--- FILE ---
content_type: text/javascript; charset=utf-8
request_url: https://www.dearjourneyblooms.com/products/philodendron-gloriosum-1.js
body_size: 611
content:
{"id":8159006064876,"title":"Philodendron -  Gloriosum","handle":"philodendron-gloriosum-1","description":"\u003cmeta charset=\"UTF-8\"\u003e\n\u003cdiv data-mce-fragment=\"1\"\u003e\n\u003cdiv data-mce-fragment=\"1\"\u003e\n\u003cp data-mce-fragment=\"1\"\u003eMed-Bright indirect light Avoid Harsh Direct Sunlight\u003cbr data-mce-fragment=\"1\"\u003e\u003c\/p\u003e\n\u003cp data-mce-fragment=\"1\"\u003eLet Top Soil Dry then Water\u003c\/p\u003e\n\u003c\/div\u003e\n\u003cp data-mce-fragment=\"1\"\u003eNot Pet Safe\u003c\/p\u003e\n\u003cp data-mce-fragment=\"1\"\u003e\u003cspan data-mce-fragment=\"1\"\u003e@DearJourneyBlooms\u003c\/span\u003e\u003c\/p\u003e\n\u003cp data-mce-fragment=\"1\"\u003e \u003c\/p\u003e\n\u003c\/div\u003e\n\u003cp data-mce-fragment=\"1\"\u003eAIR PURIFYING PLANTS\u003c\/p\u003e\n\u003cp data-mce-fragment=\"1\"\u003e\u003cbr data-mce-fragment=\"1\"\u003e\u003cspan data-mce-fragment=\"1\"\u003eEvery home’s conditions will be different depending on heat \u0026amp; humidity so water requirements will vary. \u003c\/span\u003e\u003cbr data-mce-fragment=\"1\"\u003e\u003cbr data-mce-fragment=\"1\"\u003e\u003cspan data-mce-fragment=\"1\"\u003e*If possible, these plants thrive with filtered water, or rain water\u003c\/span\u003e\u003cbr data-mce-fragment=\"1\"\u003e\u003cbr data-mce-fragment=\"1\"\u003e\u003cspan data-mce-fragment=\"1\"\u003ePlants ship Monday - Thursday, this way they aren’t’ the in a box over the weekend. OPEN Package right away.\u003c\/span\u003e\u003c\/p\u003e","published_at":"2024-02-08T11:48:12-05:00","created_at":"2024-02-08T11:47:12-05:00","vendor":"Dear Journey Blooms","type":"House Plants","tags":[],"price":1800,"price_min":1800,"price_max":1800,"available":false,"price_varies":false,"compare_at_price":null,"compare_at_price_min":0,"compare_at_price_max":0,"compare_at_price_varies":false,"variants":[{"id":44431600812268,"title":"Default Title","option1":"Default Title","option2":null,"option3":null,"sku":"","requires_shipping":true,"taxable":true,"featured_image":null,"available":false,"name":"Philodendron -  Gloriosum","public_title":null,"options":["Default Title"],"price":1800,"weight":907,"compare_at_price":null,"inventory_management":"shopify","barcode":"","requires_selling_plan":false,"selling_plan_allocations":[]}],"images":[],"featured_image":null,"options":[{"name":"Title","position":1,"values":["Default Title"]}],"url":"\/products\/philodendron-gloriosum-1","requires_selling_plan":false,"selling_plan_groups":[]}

# Description of the task
A word-for-word repetition of the listing above is required.

# Solution to this task
--- FILE ---
content_type: text/javascript; charset=utf-8
request_url: https://www.dearjourneyblooms.com/products/philodendron-gloriosum-1.js
body_size: 611
content:
{"id":8159006064876,"title":"Philodendron -  Gloriosum","handle":"philodendron-gloriosum-1","description":"\u003cmeta charset=\"UTF-8\"\u003e\n\u003cdiv data-mce-fragment=\"1\"\u003e\n\u003cdiv data-mce-fragment=\"1\"\u003e\n\u003cp data-mce-fragment=\"1\"\u003eMed-Bright indirect light Avoid Harsh Direct Sunlight\u003cbr data-mce-fragment=\"1\"\u003e\u003c\/p\u003e\n\u003cp data-mce-fragment=\"1\"\u003eLet Top Soil Dry then Water\u003c\/p\u003e\n\u003c\/div\u003e\n\u003cp data-mce-fragment=\"1\"\u003eNot Pet Safe\u003c\/p\u003e\n\u003cp data-mce-fragment=\"1\"\u003e\u003cspan data-mce-fragment=\"1\"\u003e@DearJourneyBlooms\u003c\/span\u003e\u003c\/p\u003e\n\u003cp data-mce-fragment=\"1\"\u003e \u003c\/p\u003e\n\u003c\/div\u003e\n\u003cp data-mce-fragment=\"1\"\u003eAIR PURIFYING PLANTS\u003c\/p\u003e\n\u003cp data-mce-fragment=\"1\"\u003e\u003cbr data-mce-fragment=\"1\"\u003e\u003cspan data-mce-fragment=\"1\"\u003eEvery home’s conditions will be different depending on heat \u0026amp; humidity so water requirements will vary. \u003c\/span\u003e\u003cbr data-mce-fragment=\"1\"\u003e\u003cbr data-mce-fragment=\"1\"\u003e\u003cspan data-mce-fragment=\"1\"\u003e*If possible, these plants thrive with filtered water, or rain water\u003c\/span\u003e\u003cbr data-mce-fragment=\"1\"\u003e\u003cbr data-mce-fragment=\"1\"\u003e\u003cspan data-mce-fragment=\"1\"\u003ePlants ship Monday - Thursday, this way they aren’t’ the in a box over the weekend. OPEN Package right away.\u003c\/span\u003e\u003c\/p\u003e","published_at":"2024-02-08T11:48:12-05:00","created_at":"2024-02-08T11:47:12-05:00","vendor":"Dear Journey Blooms","type":"House Plants","tags":[],"price":1800,"price_min":1800,"price_max":1800,"available":false,"price_varies":false,"compare_at_price":null,"compare_at_price_min":0,"compare_at_price_max":0,"compare_at_price_varies":false,"variants":[{"id":44431600812268,"title":"Default Title","option1":"Default Title","option2":null,"option3":null,"sku":"","requires_shipping":true,"taxable":true,"featured_image":null,"available":false,"name":"Philodendron -  Gloriosum","public_title":null,"options":["Default Title"],"price":1800,"weight":907,"compare_at_price":null,"inventory_management":"shopify","barcode":"","requires_selling_plan":false,"selling_plan_allocations":[]}],"images":[],"featured_image":null,"options":[{"name":"Title","position":1,"values":["Default Title"]}],"url":"\/products\/philodendron-gloriosum-1","requires_selling_plan":false,"selling_plan_groups":[]}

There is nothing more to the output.